September 20, 2007 at 7:54 pm
you missed the one that aspartame started as a bug killer:
http://www.snopes.com/humor/iftrue/antpoison.asp
Of course, I would know that one :D
September 20, 2007 at 8:27 pm
” Aspertame is neuropoison.”
Wow.
October 1, 2007 at 10:51 am
It’s amazing how much science people don’t know, sin’t it?
“Weight is still primarily about calories in vs. calories burned, and nothing can change that.”
Actually, no, it isn’t, and it never has been, although that simple model seems like it should work. For a good general overview, try Gina Kolata’s Rethinking Thin
October 1, 2007 at 12:41 pm
I disagree: weight really IS still about calories eaten vs. burned. There are lots of complications insofar as you try to apply that model to dieting and staying on a particular diet, yes, and that’s primarily what Rethinking Thin shows, but it is still true that you cannot keep on weight if you burn more than you eat, and you cannot gain weight unless you eat more than you burn. It’s just not physically possible. The reason “eat less, exercise more” doesn’t work for most people is that they can’t actually do it, or they go overboard too fast, and send their bodies into metabolic shutdown. Anyone that tries to lose lots of weight fast, especially by dieting, is almost certainly dooming themselves to failure and misery.
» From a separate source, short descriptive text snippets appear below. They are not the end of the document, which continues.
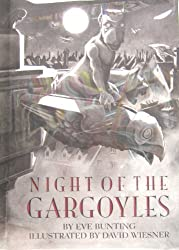 Night of the Gargoyles (Great American Picture Books) by Eve Bunting (1995-09-21)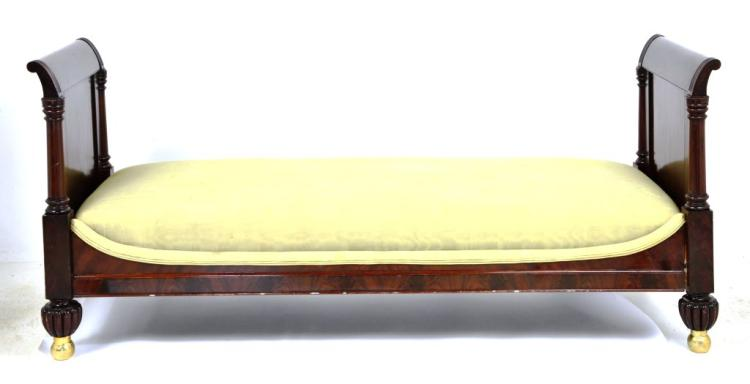 Antique Upholstered French Day Bed, Dow Museum Collection
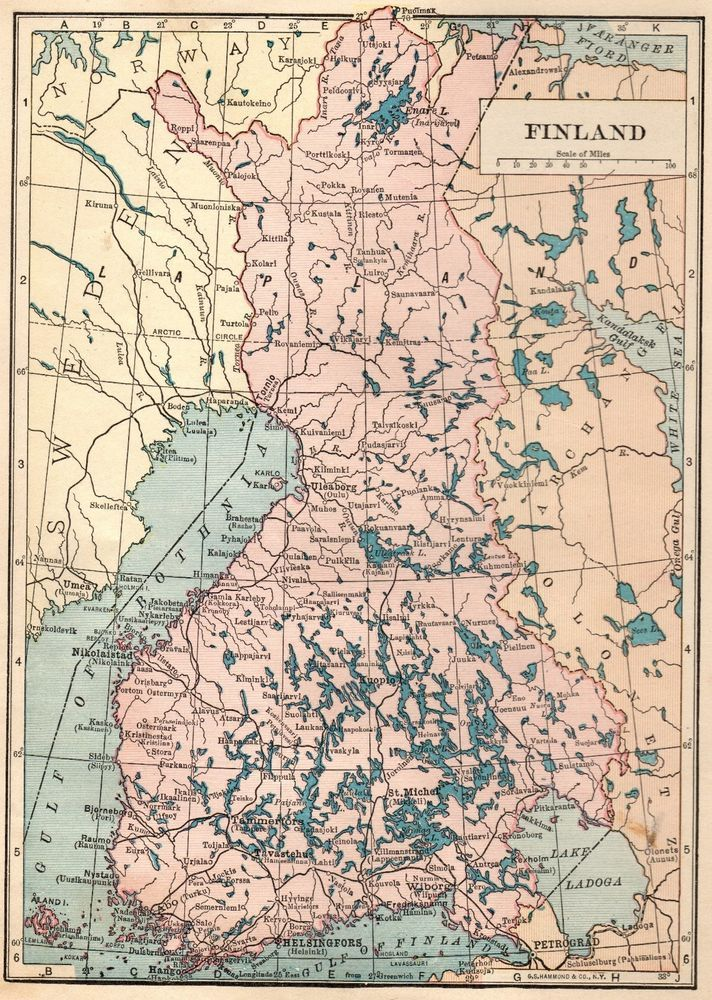 1926 Antique Finland Map Vintage Map Of Finland Gallery Wall Art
By and large, my experience is that dieting, by which I mean fad dieting, is a complete waste of time. Only exercise can make a real difference, and only a serious amount of exercise can help: making a truly serious commitment to some extended physical activity as part of your life. You just cannot tell your body that you want to lose weight by changing the amount of food you eat (though in general, it’s good to eat reasonably and healthy for other health reasons), because it resists that directly as part of its metabolic strategy.
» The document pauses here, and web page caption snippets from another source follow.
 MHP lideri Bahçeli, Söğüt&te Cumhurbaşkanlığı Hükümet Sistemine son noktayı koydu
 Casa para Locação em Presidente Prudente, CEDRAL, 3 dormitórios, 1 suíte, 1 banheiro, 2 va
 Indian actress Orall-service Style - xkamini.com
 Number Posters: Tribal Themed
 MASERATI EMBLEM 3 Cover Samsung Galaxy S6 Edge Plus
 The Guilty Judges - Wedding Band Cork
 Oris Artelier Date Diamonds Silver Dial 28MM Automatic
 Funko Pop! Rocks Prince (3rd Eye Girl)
November 18, 2007 at 9:56 pm
[...] chemical ingredient just doesn’t matter, or that more of a good thing is always better. Not long ago, I complained that even if people don’t remember much from high-school chemistry, they should [...]
May 23, 2008 at 12:28 pm
Bad, you are clearly very intelligent, but I have a very hard time with the calories in/calories out equation. While what you are saying is technically correct it is not practically correct. People interpret it as you can not gain weight unless you eat more then everyone else. This is patently false. While your statement that “..it is still true that you cannot keep on weight if you burn more than you eat, and you cannot gain weight unless you eat more than you burn.” is true, we all burn calories differently, and there in lies the problem. We really don’t have a strong grasp on how to make a fat person permanently thin, or a thin person permanently fat.
May 23, 2008 at 1:31 pm
I don’t know what you mean by “everyone else” here. The only relevant person is yourself: whether your body burns more or less or about even of calories consumed. So I don’t see what’s patently false in that statement. Sure, people burn and intake calories at different rates. But the basic balance is the same.
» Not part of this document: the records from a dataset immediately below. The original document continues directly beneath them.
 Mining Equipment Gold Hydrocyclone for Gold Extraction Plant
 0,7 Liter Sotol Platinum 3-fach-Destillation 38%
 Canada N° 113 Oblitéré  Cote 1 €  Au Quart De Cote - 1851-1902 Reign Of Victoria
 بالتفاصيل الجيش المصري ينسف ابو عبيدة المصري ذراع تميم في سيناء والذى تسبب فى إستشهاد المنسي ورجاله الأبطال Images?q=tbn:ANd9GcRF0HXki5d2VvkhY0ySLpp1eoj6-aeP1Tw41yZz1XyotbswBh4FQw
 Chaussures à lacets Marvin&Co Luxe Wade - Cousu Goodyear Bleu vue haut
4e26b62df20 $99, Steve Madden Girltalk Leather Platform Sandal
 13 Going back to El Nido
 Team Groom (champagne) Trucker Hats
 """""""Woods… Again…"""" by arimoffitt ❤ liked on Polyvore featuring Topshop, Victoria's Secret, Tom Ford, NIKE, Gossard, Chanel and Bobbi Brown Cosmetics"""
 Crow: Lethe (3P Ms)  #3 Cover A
Where it gets hard is when you take into account all the apparent things the body and mind do in response to various changes in things like changes in caloric intake, more exercise, and so on. There seems to be lots of evidence that there are all sorts of mental and physical triggers that can get thrown out of whack, and thus frustrate attempts to change one’s body: sometimes to the point of having counter-productive effects (like huge, unavoidable cravings that lead to binging six months down the road from rapid weight loss).